Source: http://fourthamendment.com/?p=34138
Timestamp: 2019-04-23 12:09:24+00:00

Document:
Williams also argues that the retroactive application of Carpenter under Griffith and the application of the good faith doctrine are mutually exclusive legal doctrines. Carpenter, while recognizing that obtaining CSLI without a warrant is a Fourth Amendment violation, does not discuss how lower courts should retroactively apply the exclusionary rule. Instead, discretion is left to the lower courts to work through an exclusionary rule analysis. This is evident in United States v. Chavez, 894 F.3d 593 (4th Cir. 2018). In Chavez the Court recognized that Griffith gave Carpenter retroactive application and, consequently, found the Government committed a Fourth Amendment violation when it obtained the CSLI without a warrant. Id. at 608. However, the Chavez Court correctly continued through an exclusionary rule analysis, finding that the exclusionary rule would not apply because of the good faith exception. Id. Chavez recognized that a Fourth Amendment violation occurred — as Griffith demands — but did not find that the exclusionary rule automatically applied as Williams contends. The Court finds the Fourth Circuit reasoning compelling and dismisses Williams’ argument.

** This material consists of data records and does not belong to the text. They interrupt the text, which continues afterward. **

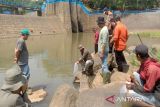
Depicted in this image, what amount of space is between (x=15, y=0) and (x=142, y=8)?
1790 centimetres

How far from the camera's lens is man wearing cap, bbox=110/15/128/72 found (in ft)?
31.0

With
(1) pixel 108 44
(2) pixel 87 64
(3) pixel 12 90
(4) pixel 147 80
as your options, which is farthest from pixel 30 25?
Result: (3) pixel 12 90

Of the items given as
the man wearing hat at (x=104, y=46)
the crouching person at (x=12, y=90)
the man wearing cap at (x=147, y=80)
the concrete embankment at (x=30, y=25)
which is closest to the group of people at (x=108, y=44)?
the man wearing hat at (x=104, y=46)

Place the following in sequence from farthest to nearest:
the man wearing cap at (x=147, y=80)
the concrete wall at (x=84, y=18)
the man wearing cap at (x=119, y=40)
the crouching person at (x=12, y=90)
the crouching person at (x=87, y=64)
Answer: the concrete wall at (x=84, y=18)
the crouching person at (x=87, y=64)
the man wearing cap at (x=119, y=40)
the man wearing cap at (x=147, y=80)
the crouching person at (x=12, y=90)

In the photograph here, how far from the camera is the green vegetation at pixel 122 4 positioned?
1841 inches

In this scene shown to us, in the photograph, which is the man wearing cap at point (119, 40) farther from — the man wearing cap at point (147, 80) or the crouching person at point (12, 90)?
the crouching person at point (12, 90)

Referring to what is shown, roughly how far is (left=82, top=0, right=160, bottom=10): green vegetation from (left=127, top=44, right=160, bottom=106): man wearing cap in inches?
1629

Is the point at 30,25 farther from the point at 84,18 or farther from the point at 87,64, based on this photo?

The Government argues that law enforcement relied in good faith on the existing legal authority of § 2703(d) to obtain the CSLI. Carpenter invalidated § 2703(d) almost a year later. The Government contends reliance on a then current statute to obtain evidence falls into the “good faith” exception announced in Krull. To reinforce its argument, the Government cites numerous cases from multiple circuits where courts found CSLI obtained by § 2703(d) falls into the good faith exception. Pembrook, 876 F.3d at 823; United States v. Simmons, 2:16cr130, 2017 WL 6388956 (E.D. Va., December 14, 2017); United States v. Brown, 2:17-cr-00047, 2017 WL 3428300 (C.D. Cal., August 7, 2017); United States v. Gray, No. CR-15-08076, 2017 WL 3675383, *6 (D. Arizona, August 25, 2017); Chavez, 894 F.3d at 608.

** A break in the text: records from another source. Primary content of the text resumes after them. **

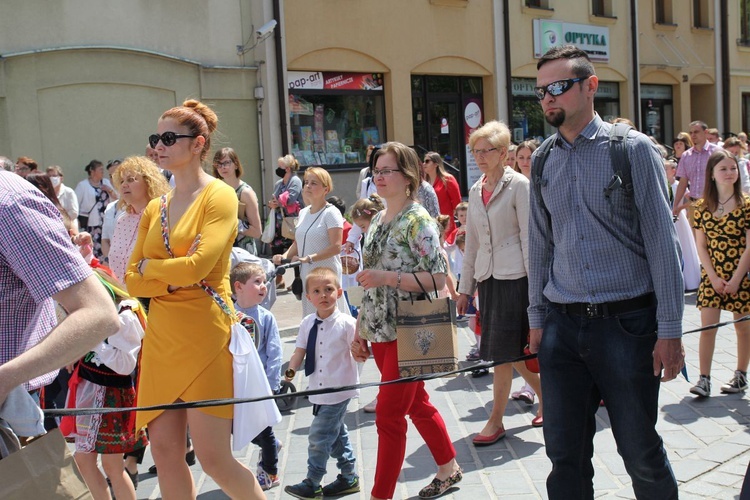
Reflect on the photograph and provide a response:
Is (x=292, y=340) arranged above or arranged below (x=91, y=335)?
below

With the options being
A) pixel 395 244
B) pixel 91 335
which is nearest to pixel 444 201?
pixel 395 244

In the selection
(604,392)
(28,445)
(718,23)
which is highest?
(718,23)

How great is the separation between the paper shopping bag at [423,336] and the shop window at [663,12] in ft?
84.6

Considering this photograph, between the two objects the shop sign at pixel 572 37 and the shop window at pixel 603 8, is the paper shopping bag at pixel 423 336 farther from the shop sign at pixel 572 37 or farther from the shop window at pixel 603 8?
the shop window at pixel 603 8

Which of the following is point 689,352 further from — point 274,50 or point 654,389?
point 274,50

The Court agrees with the Government: the Government acted with good faith and, consequently, no deterrent effect would arise out of the Court’s use of the exclusionary rule. Krull notes that the use of the exclusionary rule when investigators rely on a statute later overturned would have no deterrent effect on police. The Court stated, “penalizing the officer for the [legislature’s] error… cannot logically contribute to … deterrence.” Krull, 480 U.S. at 1167. Without any deterrent effect, the Court will not apply the exclusionary rule.